28. The Full Bench followed an earlier decision of our High Court to which I have already referred, namely, Manilal's case (3). It was held in that case that where parties to a suit refer their disputes to arbitration without the intervention of the Court and an award is made, an application to pass a decree in terms of the award is an application to record a compromise within the meaning of this rule. With regard to this decision the learned commentator of Mulla's Code of Civil Procedure observes:
This decision dissents from the Calcutta decision according to which in such a case the Court should not take any notice of the award and the suit may be proceeded with on the application of either party. It is submitted, with respect, that the view taken by the Calcutta High Court is correct.
an opinion in which with due respect I concur. In my opinion it is far more consistent and logical to hold that Section 89, makes it obligatory that all references to arbitration whether by an order in suit or otherwise and all proceedings thereunder are governed by the provisions contained in the second schedule except where the Arbitration Act or any other law of acbitration applies and that notwithstanding the use of the word 'may' in the second schedule. After all, parties are not bound to go to arbitration. But if they want to do so and to that extent seek a decision of a private tribunal then they must proceed in the manner indicated in Section 89, Civil P.C. If they do not, the arbitration is bad. What is the hardship?

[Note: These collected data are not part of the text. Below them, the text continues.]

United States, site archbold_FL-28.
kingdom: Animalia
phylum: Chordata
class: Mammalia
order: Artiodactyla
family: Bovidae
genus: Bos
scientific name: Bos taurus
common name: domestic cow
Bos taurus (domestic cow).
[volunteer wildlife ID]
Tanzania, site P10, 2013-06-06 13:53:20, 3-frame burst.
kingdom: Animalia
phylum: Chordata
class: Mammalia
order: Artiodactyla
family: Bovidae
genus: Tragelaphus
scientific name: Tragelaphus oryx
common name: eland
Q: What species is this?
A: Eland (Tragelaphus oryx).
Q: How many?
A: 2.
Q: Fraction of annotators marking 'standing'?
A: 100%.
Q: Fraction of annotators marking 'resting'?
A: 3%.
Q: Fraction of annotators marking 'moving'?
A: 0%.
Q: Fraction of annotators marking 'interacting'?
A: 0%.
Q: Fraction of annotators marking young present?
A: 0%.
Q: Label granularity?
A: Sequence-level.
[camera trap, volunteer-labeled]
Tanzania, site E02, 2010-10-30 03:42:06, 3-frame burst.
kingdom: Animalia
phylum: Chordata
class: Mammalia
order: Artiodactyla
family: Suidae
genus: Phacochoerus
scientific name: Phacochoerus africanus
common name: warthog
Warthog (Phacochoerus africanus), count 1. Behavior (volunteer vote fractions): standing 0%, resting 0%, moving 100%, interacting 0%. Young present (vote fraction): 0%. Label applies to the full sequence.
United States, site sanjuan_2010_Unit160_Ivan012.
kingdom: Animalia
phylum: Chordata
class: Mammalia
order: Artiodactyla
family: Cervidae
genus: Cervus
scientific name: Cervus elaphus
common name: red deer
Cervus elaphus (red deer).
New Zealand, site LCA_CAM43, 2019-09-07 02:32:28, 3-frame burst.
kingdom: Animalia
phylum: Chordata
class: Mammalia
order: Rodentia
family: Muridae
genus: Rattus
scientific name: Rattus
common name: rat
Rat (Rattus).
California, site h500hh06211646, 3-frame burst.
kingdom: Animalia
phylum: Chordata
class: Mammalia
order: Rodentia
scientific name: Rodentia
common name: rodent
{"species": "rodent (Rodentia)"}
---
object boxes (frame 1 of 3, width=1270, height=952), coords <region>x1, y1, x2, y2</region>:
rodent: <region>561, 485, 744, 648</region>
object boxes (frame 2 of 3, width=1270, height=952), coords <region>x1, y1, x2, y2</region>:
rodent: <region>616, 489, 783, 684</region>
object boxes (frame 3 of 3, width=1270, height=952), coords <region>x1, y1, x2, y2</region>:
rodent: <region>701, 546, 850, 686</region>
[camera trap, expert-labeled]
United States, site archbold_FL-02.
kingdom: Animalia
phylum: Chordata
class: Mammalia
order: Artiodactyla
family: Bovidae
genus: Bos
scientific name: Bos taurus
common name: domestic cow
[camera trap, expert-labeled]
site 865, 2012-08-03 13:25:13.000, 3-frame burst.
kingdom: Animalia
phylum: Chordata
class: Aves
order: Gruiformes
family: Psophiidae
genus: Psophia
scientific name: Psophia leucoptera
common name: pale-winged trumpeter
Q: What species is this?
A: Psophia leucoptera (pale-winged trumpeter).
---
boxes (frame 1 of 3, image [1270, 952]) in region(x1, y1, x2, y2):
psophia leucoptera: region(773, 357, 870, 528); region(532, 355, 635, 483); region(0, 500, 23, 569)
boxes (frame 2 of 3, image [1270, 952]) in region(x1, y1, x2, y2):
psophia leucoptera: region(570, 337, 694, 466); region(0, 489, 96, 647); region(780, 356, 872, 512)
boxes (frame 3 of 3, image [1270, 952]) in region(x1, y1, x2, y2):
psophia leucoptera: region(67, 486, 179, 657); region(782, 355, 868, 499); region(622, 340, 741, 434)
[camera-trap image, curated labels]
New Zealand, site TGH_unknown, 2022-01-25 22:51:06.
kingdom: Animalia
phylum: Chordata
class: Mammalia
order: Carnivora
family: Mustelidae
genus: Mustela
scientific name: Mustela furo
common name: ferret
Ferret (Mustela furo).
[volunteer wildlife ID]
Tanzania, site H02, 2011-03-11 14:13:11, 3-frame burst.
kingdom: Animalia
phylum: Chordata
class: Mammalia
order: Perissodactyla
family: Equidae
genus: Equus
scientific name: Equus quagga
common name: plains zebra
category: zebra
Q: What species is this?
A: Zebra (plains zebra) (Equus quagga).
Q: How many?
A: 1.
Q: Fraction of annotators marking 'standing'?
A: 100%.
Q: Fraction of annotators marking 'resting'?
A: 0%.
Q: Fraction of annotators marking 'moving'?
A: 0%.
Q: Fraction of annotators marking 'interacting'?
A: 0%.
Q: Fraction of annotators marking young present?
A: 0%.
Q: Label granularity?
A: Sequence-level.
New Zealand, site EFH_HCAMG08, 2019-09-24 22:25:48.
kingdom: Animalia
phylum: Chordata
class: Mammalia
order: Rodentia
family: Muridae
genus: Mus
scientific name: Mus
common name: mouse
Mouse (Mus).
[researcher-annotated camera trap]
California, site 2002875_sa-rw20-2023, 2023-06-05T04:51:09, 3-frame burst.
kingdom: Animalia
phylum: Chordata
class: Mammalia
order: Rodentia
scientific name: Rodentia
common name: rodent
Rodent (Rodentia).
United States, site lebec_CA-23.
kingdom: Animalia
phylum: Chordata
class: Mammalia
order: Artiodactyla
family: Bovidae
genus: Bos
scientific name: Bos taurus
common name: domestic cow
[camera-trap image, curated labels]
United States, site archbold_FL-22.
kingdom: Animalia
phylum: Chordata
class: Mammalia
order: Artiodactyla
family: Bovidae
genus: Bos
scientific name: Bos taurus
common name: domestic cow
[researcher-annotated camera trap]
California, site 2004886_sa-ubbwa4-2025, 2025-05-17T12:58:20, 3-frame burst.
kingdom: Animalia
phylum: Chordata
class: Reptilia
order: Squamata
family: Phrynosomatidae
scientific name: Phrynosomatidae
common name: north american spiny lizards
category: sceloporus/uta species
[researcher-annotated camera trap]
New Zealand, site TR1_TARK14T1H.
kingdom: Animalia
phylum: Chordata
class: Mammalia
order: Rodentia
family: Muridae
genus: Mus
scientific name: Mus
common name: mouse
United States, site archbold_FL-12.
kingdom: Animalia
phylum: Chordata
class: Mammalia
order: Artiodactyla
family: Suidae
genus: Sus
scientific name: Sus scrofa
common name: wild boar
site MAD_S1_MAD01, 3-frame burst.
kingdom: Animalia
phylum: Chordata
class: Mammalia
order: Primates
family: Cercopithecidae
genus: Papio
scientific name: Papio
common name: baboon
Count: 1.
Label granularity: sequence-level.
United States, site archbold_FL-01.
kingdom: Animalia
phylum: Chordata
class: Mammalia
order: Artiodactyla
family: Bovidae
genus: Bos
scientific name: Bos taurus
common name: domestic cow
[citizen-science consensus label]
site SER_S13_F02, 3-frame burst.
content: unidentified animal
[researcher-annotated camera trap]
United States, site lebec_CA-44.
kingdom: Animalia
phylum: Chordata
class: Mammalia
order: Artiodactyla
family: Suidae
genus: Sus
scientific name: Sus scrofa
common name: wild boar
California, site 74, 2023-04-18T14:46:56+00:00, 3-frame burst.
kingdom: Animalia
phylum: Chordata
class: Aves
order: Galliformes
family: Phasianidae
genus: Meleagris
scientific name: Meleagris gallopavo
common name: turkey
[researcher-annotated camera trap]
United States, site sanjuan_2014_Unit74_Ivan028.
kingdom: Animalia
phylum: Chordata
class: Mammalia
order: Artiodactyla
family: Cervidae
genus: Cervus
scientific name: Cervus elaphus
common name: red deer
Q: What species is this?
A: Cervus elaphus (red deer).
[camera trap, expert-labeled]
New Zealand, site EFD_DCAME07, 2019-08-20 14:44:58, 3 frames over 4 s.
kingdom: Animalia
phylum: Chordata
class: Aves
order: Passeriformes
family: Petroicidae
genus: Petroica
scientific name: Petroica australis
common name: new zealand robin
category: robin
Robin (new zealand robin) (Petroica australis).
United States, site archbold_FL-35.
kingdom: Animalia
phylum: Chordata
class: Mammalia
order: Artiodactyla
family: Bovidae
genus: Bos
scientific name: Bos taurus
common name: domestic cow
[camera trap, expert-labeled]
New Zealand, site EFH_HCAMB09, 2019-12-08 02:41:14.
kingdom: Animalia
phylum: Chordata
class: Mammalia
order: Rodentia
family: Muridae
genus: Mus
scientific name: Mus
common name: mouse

29. A case decided by the Patna High Court has been referred to and it is Kokil Singh v. Ramasray Prasad A.I.R 1942 Pat. 48. In that case, the parties came to an agreement to arbitration in a pending suit and applied the same day to the Court to withdraw the suit. The suit was accordingly dismissed and an award was made and filed under paras. 20 and 21. This case is inapplicable to the facts of the present case. But if that decision means that an agreement of reference to arbitration in a pending suit by itself is a valid agreement and can be filed under para 17 then with all respect to the learned Judges I am unable to agree with it. The judgment, however, proceeds upon the ground that the suit was at an end but the agreement to rifer to arbitration stood, and it was open to the parties to get their suit dismissed by consent. That being done the whole matter was at large. With regard to this decision I may say that it can only be supported on the ground pointed out by the learned commentator of Mulla's Code of Civil Procedure. Says he:
for the ageement was virtually conditional and the Court surrendered its jurisdiction by allowing the suit to be withdrawn.
30. This caso is one more illustration of the state of doubt and uncertainty in which the law of arbitration undoubtedly lies. The framers of the Code in dealing with Section 83 observed that the provisions of the Code of 1882 relating to arbitration had been transferred with certain modifications to a separate schedule (Schedule 2) 'in the hope that at no distant date they may be transferred into a comprehensive Arbitration Act.' Unfortunately that hope has not yet been realized. I think it is high time that those responsible for legislation in this country should seriously consider the advisability of taking early steps to revise the law of arbitration. In my opinion the summons must fail and must be discharged with costs. Counsel certified.